▸ Passage
_ _ _
My experience with TCP timer and locking changes is that 7 days is a very 
short merge time.  I would generally suggest a minimum of a month -- while 
bugs crop up more slowly in HEAD testing, the bug reports are better and 
you're more likely to get people with expertise looking at them there (without 
the risk of taking out large numbers of systems :-).  This is especially true 
currently, when several folks actively have their hands in TCP.

For more complex changes, I've generally been going with a three month MFC 
timeout.

> +static int	per_cpu_timers = 0;
> +SYSCTL_INT(_net_inet_tcp, OID_AUTO, per_cpu_timers, CTLFLAG_RW,
> +    &per_cpu_timers , 0, "run tcp timers on all cpus");
> +
> +#define	INP_CPU(inp)	(per_cpu_timers ? (!CPU_ABSENT(((inp)->inp_flowid % (mp_maxid+1))) ? \
> +		((inp)->inp_flowid % (mp_maxid+1)) : curcpu) : 0)

The 'curcpu' case here violates an invariant we have been trying hard to 
maintain: that callouts for a single inpcb/tcpcb execute on only one CPU at a 
time.  While I don't have any specific bugs in mind (well, perhaps other than 
the well-known TCP timer race that turns out does occur with moderate 
frequency), it is fairly certain that increasing single connection parallelism 
in callouts would significantly increase the chances of hitting those 
bugs/features.  Long and hard experience suggests that changing assumptions in 
the TCP timer code can have subtle but ultimately catastrophic consequences 
(both Andre and I have run into this in the past decade).

Since the 'curcpu' case above is somewhat unlikely in the hardware you're 
using, can I suggest changing it to fall back to CPU 0 in that case as well?
_ _ _
▸ Listing
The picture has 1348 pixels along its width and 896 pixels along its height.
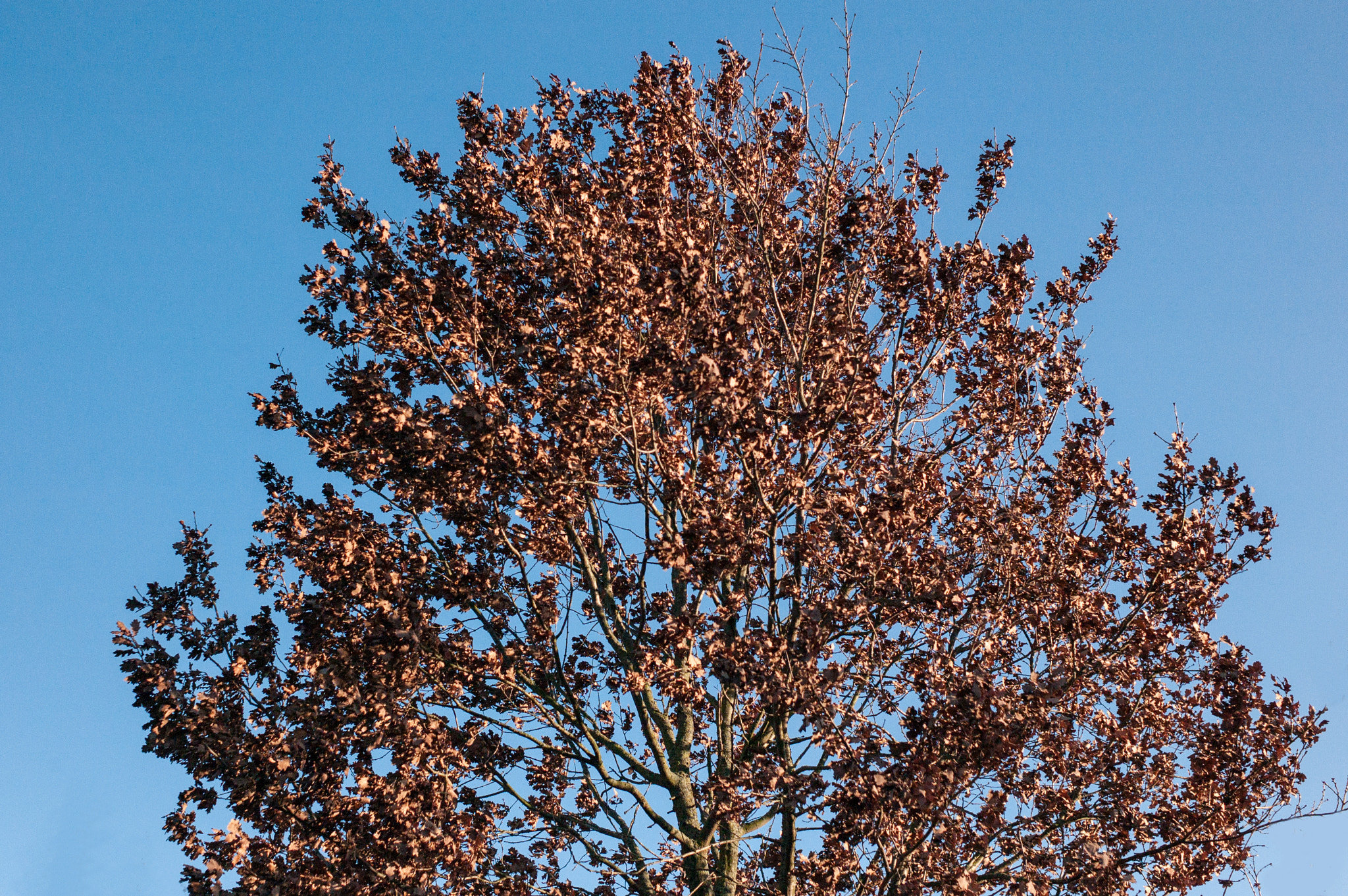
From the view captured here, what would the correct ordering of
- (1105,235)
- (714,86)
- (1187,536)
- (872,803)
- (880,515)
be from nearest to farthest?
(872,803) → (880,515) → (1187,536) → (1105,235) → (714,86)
_ _ _
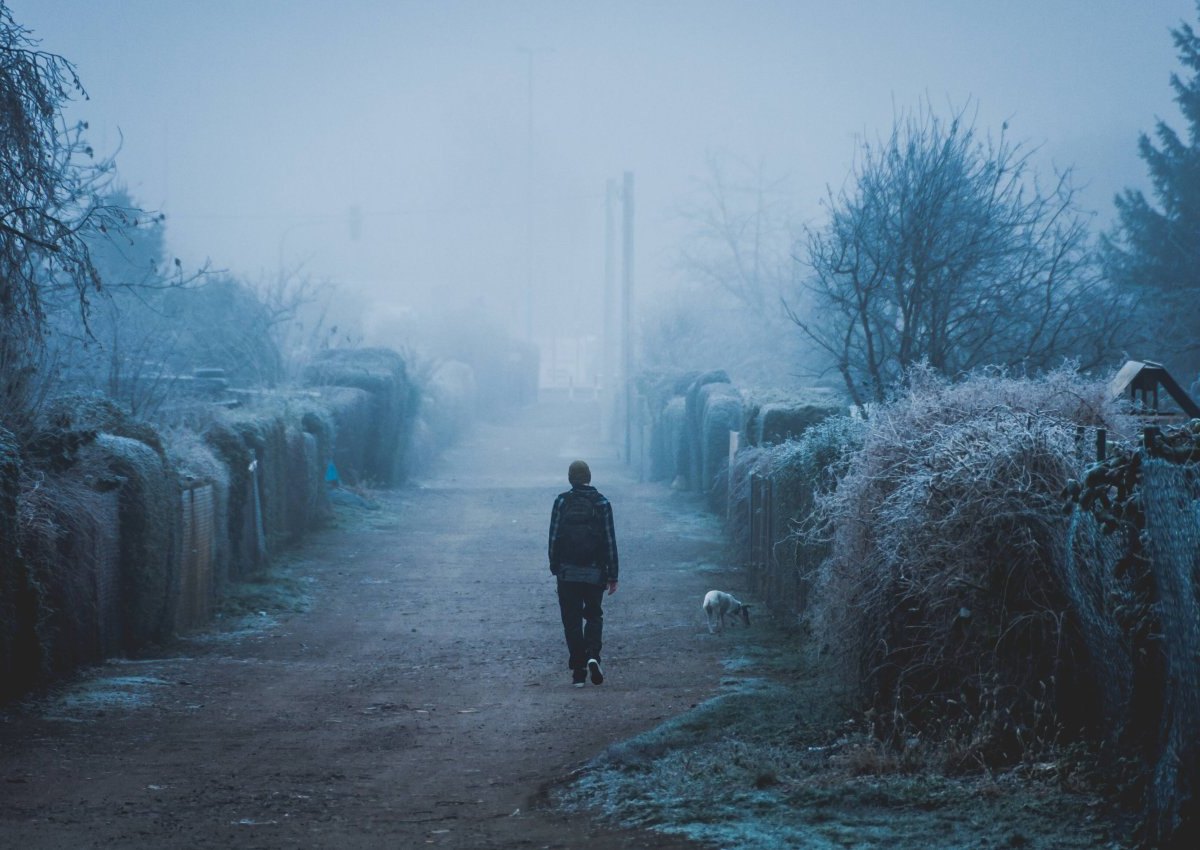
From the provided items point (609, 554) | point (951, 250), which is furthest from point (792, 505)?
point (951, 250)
_ _ _
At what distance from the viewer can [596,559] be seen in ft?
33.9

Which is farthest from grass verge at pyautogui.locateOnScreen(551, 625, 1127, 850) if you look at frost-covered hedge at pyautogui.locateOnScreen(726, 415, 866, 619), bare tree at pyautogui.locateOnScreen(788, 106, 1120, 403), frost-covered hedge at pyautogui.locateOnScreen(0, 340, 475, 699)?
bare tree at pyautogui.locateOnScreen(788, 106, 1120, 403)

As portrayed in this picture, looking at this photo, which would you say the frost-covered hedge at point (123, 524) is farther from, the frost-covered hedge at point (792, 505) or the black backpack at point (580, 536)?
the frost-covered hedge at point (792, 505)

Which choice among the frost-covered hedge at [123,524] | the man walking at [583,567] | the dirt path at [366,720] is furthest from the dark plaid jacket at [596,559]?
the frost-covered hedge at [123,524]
_ _ _
▸ Short exercise
Quote the message about TCP timer changes from "The 'curcpu' case here" to "case as well?", word for word.

▸ The output
The 'curcpu' case here violates an invariant we have been trying hard to 
maintain: that callouts for a single inpcb/tcpcb execute on only one CPU at a 
time.  While I don't have any specific bugs in mind (well, perhaps other than 
the well-known TCP timer race that turns out does occur with moderate 
frequency), it is fairly certain that increasing single connection parallelism 
in callouts would significantly increase the chances of hitting those 
bugs/features.  Long and hard experience suggests that changing assumptions in 
the TCP timer code can have subtle but ultimately catastrophic consequences 
(both Andre and I have run into this in the past decade).

Since the 'curcpu' case above is somewhat unlikely in the hardware you're 
using, can I suggest changing it to fall back to CPU 0 in that case as well?